Let’s be honest: it is Christmas time but the traditional celebrations would not be complete if you don’t hear, watch or read the story par excellence of the merriest time of the year.

 

Due to the popularity of Charles Dickens’s tale and the many performances it inspired over the decades, the challenge sets high for the artists to take a different creative approach every time.

 

Great Immediately Productions New York in connection with the University of Chichester Conservatoire have embraced the task and deliver a delightful show on their last tour stop in London, at the beautiful St John's Smith Square. It features a striking company and the sensational 56-piece Spectre Orchestra, under the direction of James Lelean.

 

 

"A Christmas Carol: The Concert" is the only known adaptation of Dickens' 1843 novella written as a dramatic concert, with singers backed by the fantastic symphony orchestra and combining all with original lyrics inspired by the text, at times humorous at times more reflective.

 

Dickens' novella was written almost 180 years ago, and historians believe it was instrumental in rekindling a sense that Christmas should be celebrated as a festive holiday. "A Christmas Carol: The Concert" keeps that tradition alive.
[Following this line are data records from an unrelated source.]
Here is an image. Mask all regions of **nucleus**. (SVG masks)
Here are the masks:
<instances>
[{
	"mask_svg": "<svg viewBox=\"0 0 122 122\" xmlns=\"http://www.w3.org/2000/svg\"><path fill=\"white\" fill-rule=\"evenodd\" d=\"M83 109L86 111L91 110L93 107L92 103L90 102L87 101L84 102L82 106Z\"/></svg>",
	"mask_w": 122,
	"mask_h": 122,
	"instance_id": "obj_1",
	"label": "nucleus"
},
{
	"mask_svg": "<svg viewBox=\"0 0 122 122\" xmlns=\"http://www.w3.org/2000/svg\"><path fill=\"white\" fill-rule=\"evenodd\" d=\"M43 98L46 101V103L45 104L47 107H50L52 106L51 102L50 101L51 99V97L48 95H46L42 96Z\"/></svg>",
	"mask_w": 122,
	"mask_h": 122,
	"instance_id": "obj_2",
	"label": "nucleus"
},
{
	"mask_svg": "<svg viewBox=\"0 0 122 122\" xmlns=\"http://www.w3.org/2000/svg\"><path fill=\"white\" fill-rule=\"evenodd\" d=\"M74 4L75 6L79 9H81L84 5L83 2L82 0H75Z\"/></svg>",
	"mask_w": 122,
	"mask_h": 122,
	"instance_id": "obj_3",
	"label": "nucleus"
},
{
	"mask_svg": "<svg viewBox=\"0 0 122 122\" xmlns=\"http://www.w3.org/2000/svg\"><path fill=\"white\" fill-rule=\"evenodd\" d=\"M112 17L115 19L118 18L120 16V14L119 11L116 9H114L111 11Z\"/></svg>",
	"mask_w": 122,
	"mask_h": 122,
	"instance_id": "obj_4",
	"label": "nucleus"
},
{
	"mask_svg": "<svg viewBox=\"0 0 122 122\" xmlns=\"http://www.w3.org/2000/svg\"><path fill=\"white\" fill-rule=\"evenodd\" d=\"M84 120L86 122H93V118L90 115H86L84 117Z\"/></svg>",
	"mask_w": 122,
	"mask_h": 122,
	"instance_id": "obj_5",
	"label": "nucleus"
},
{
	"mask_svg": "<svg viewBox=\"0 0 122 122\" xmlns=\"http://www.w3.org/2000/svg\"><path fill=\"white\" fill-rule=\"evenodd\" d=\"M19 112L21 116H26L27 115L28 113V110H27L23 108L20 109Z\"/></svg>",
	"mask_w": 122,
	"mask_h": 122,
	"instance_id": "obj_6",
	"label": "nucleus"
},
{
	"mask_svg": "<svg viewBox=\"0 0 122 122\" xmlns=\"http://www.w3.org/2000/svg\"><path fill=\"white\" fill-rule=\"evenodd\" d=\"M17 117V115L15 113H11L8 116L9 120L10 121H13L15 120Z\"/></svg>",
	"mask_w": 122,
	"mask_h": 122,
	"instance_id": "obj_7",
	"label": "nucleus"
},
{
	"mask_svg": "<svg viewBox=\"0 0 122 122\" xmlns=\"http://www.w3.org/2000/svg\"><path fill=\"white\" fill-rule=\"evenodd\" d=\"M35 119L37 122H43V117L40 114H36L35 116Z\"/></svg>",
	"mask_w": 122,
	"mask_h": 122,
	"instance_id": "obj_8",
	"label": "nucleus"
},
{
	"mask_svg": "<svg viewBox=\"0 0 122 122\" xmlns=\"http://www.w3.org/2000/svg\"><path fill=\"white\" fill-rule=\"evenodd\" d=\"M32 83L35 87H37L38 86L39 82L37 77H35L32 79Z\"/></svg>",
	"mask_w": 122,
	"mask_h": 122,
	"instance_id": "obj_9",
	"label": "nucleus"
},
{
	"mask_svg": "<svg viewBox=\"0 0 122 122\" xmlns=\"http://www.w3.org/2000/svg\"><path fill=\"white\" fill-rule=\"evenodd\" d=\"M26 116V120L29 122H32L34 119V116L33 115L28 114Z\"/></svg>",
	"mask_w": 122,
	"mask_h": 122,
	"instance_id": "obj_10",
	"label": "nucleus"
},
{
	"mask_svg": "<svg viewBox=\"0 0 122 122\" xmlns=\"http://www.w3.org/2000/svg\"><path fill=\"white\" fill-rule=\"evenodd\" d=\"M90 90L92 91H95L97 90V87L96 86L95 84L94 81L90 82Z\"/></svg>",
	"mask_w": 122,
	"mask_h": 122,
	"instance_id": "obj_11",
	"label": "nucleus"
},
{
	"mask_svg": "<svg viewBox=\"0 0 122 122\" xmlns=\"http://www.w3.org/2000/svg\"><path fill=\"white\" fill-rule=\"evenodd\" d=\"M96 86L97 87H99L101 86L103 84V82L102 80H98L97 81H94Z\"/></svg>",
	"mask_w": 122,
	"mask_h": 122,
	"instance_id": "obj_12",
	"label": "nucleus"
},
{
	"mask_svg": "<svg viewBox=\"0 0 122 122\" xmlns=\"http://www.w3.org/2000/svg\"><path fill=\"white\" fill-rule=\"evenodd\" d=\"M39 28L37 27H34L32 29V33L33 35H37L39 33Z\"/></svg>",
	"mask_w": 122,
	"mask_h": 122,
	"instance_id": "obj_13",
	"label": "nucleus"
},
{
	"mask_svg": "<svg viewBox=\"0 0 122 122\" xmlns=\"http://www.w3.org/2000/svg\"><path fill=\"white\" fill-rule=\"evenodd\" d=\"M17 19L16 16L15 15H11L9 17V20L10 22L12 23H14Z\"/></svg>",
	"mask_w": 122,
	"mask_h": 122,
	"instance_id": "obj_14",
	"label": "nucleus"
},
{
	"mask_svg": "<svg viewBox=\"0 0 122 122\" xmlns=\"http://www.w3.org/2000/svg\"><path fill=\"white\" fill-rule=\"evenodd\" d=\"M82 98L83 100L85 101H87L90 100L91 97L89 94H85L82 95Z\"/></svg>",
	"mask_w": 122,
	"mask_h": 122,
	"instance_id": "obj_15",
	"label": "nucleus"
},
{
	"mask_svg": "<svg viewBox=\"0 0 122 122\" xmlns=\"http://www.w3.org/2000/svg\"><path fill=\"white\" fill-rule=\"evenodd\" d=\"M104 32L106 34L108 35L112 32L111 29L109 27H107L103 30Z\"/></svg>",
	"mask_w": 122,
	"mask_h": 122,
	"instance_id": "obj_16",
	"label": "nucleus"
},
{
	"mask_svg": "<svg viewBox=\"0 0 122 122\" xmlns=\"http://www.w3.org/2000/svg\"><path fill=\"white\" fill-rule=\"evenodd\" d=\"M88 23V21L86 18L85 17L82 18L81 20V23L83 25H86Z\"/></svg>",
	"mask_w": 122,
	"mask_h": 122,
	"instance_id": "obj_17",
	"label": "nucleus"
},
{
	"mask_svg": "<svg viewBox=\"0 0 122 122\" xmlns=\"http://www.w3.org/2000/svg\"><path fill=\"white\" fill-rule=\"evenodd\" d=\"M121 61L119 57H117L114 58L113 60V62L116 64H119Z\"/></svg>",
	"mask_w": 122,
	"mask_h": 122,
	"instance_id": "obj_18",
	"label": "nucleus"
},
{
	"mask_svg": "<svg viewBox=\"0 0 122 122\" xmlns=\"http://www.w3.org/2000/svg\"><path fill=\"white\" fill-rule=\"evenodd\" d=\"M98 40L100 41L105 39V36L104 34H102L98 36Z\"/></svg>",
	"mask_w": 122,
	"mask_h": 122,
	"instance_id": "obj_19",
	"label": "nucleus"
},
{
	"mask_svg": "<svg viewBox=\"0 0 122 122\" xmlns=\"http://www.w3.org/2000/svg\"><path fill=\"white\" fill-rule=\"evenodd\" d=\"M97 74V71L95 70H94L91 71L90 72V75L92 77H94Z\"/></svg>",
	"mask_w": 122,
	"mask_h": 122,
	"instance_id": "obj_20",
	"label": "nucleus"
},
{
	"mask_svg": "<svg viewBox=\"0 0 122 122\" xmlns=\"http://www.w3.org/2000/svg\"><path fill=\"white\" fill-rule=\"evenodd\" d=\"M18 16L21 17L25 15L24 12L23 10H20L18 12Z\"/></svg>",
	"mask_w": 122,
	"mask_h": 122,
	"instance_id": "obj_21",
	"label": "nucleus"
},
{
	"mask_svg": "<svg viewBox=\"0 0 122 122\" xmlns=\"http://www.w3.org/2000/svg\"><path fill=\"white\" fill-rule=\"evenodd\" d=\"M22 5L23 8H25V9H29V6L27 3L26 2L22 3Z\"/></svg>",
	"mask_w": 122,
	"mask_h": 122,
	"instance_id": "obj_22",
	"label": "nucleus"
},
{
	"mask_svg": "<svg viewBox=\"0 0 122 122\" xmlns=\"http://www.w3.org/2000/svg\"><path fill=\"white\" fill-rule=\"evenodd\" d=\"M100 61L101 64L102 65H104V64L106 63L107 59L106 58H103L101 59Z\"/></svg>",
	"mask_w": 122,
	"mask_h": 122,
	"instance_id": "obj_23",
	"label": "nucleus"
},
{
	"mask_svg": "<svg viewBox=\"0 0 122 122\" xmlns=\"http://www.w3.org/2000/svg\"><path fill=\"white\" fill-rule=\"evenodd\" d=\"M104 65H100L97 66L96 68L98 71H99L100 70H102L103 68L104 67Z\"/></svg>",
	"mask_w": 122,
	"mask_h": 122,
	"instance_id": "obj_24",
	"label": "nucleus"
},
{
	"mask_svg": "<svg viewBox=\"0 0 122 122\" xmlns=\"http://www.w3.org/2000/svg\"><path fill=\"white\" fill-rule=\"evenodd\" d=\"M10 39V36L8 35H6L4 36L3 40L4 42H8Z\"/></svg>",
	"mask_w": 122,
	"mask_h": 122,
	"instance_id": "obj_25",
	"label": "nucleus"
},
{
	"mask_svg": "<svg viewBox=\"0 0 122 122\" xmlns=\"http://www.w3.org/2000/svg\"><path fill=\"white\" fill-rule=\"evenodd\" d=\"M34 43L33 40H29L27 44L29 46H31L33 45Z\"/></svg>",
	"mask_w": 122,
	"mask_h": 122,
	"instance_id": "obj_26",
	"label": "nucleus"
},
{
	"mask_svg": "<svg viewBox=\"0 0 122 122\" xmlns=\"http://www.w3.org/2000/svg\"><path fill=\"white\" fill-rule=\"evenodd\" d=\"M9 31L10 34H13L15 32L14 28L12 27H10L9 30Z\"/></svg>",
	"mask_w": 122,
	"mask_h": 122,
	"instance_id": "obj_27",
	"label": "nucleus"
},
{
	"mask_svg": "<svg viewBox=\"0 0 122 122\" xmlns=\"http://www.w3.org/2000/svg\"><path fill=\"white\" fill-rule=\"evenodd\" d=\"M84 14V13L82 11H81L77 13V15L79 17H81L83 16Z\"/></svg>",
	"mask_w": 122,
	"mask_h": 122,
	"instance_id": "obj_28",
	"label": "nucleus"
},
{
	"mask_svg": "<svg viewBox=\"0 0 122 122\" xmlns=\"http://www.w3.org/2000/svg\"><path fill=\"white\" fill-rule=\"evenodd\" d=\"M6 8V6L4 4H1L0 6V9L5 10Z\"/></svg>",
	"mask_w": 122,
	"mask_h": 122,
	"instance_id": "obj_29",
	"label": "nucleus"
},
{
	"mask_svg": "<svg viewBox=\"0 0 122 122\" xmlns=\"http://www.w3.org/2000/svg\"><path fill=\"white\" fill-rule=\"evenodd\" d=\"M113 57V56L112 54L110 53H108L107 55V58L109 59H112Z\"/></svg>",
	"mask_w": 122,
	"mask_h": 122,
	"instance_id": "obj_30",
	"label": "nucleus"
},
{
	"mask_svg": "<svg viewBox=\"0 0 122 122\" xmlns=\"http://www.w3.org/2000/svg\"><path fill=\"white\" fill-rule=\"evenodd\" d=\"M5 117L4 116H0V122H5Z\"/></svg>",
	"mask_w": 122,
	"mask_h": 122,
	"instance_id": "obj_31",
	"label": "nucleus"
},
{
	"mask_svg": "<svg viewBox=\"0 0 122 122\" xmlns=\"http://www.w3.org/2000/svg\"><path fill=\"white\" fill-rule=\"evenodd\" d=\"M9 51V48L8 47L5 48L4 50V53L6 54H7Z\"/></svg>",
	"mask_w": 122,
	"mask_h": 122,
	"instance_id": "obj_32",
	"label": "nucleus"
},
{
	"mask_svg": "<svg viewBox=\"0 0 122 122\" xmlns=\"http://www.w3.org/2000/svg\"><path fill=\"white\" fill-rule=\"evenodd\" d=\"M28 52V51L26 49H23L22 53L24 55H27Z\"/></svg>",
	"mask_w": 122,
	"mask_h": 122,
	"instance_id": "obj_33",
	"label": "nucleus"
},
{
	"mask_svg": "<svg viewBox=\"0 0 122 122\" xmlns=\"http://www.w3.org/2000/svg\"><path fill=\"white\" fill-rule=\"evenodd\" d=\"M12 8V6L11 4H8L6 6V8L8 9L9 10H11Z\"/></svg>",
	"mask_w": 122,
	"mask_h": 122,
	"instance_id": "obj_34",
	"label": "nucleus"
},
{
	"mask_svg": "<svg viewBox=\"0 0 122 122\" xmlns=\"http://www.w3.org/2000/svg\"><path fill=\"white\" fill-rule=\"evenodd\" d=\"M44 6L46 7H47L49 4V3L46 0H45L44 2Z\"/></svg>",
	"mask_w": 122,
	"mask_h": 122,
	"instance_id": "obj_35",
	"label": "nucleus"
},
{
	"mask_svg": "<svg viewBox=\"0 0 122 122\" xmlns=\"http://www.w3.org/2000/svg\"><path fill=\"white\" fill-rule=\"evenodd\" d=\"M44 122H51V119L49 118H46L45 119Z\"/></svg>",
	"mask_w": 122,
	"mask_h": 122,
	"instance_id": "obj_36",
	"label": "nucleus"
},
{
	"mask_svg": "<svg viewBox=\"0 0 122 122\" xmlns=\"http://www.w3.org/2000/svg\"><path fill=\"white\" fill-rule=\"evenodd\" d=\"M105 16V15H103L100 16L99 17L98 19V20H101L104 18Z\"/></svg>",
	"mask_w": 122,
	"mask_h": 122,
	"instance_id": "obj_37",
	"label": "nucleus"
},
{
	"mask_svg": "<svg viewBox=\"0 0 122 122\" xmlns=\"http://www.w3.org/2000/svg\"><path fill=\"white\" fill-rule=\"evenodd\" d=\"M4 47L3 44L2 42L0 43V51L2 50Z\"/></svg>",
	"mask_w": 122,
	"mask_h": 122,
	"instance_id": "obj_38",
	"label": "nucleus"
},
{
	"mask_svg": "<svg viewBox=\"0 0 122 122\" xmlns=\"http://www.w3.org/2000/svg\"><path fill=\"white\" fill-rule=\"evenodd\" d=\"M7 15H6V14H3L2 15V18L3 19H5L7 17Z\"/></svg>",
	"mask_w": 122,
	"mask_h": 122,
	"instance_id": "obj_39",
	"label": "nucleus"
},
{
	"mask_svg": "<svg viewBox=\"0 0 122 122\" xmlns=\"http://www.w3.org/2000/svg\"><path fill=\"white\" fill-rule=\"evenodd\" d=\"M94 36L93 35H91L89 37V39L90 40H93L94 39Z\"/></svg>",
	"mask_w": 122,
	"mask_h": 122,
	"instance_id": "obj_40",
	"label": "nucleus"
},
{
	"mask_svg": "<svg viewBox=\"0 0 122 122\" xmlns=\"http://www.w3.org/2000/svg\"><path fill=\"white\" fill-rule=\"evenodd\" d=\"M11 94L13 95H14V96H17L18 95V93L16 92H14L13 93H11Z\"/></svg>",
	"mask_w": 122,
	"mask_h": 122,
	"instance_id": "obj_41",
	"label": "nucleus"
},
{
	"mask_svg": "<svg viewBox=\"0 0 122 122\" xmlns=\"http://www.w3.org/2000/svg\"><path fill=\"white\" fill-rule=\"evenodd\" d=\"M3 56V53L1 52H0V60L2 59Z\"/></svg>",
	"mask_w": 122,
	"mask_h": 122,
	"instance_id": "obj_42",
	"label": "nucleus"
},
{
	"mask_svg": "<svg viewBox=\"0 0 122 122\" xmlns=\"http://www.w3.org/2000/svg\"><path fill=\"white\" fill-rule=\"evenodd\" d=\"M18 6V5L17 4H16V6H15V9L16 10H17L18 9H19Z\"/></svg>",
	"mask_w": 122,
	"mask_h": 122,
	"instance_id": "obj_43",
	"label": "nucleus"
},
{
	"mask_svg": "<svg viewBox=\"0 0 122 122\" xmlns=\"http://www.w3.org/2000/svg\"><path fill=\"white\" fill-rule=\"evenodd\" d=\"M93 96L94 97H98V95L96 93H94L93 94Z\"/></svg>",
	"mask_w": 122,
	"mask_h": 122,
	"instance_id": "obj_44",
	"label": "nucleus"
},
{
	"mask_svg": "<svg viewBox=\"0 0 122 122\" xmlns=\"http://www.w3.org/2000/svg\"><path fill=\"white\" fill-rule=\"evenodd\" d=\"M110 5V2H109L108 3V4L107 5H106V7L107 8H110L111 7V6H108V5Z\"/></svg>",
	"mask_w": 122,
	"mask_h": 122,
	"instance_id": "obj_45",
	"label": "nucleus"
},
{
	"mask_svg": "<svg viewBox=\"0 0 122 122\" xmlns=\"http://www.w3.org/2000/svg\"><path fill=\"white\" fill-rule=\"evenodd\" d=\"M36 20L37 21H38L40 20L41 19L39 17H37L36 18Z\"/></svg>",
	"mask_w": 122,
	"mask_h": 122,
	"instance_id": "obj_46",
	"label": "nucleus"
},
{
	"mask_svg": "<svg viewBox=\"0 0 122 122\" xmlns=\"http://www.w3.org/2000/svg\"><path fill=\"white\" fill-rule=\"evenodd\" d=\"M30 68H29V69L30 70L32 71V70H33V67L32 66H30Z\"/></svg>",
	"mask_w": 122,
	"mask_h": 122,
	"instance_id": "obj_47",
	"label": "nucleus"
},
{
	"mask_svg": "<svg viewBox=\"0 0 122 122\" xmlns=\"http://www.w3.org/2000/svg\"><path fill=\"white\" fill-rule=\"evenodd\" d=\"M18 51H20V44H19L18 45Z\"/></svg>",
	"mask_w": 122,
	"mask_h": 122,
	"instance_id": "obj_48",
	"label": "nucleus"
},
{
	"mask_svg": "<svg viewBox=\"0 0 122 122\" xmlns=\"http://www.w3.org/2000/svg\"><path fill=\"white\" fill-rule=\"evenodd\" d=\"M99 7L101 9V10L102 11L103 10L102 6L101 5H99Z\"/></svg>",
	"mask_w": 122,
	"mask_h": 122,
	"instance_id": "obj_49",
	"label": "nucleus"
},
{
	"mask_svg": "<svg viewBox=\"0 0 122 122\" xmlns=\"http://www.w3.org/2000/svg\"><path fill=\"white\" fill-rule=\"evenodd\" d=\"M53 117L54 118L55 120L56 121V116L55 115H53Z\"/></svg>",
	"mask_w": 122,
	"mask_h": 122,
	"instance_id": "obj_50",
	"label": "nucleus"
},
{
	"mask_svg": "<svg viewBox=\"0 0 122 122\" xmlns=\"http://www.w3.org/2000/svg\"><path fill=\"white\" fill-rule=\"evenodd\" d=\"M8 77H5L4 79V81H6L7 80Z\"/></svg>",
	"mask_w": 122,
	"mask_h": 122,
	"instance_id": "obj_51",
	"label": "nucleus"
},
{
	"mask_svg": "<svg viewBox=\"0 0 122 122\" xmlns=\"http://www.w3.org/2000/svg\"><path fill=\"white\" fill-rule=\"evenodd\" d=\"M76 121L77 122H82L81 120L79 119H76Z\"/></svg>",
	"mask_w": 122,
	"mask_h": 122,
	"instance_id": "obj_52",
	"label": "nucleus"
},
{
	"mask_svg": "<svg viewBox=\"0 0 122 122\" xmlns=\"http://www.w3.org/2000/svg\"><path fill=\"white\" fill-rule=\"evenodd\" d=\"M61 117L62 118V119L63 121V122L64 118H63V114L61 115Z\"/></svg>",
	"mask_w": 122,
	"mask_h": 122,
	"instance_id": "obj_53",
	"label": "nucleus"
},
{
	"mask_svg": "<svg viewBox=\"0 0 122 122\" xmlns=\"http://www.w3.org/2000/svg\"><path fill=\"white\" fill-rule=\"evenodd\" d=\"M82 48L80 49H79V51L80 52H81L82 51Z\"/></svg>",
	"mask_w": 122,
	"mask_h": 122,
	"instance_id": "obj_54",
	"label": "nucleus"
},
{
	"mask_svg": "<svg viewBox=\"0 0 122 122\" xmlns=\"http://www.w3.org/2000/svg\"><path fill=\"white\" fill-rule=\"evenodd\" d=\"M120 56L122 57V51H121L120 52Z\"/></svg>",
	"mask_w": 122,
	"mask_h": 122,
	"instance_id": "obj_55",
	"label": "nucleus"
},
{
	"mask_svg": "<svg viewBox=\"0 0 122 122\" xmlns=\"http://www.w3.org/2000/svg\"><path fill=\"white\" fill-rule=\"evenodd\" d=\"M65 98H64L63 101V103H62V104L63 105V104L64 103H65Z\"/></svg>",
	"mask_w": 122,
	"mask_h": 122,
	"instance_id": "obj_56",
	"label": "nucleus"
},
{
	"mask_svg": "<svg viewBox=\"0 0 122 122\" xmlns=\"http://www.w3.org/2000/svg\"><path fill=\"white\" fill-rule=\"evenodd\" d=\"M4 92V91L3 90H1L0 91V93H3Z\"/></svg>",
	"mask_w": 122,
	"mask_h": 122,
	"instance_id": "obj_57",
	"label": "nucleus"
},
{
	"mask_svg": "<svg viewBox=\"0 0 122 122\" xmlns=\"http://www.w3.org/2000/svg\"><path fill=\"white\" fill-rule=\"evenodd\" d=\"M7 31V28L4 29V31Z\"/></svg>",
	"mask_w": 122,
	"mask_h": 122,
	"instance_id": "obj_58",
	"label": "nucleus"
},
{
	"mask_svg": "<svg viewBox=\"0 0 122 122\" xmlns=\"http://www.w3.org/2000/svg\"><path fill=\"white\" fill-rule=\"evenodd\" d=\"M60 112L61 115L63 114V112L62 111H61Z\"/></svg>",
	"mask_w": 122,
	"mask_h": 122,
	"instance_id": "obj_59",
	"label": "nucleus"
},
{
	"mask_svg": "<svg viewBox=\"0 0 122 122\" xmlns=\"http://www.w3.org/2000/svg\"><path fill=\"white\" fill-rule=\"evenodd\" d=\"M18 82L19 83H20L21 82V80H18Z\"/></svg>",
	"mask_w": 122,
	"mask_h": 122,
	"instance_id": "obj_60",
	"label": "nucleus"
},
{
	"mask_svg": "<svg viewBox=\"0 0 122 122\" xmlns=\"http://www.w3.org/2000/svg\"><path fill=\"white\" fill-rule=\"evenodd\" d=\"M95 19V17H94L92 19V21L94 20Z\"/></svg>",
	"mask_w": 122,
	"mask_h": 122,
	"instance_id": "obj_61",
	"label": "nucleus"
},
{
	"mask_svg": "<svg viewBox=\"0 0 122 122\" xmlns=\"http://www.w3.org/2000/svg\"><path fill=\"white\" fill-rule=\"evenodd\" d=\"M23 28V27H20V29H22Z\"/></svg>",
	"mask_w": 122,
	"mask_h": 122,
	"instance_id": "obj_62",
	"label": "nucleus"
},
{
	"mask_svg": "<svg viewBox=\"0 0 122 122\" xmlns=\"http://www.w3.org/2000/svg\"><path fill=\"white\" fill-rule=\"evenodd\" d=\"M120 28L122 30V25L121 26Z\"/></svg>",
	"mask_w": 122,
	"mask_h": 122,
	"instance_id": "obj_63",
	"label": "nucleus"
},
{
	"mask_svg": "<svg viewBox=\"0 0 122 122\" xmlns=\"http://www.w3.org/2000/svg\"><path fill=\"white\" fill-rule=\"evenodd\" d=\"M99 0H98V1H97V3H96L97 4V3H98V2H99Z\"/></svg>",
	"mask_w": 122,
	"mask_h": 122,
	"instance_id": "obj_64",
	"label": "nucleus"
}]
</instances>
It offers a new take on a timeless story, blending the sweep of symphonic performance with, intense, beautiful dramatic musical theatre. It brings the music to life in a way that other productions cannot.

  

Composers Christianson and Hauser have managed to evoke the grime and darkness of 19th-century London, as well as the hope and compassion in Dickens' tale.

 

Whether already familiar with the mercy and the ghosts or new to Dickens’ pages, this adaptation will easily have the audience relishing the wits and the more thoughtful sets of the story. It plays at St John’s Smith Square for two nights only, but it is such a good show that we are pretty sure it will come back for Christmas 2023.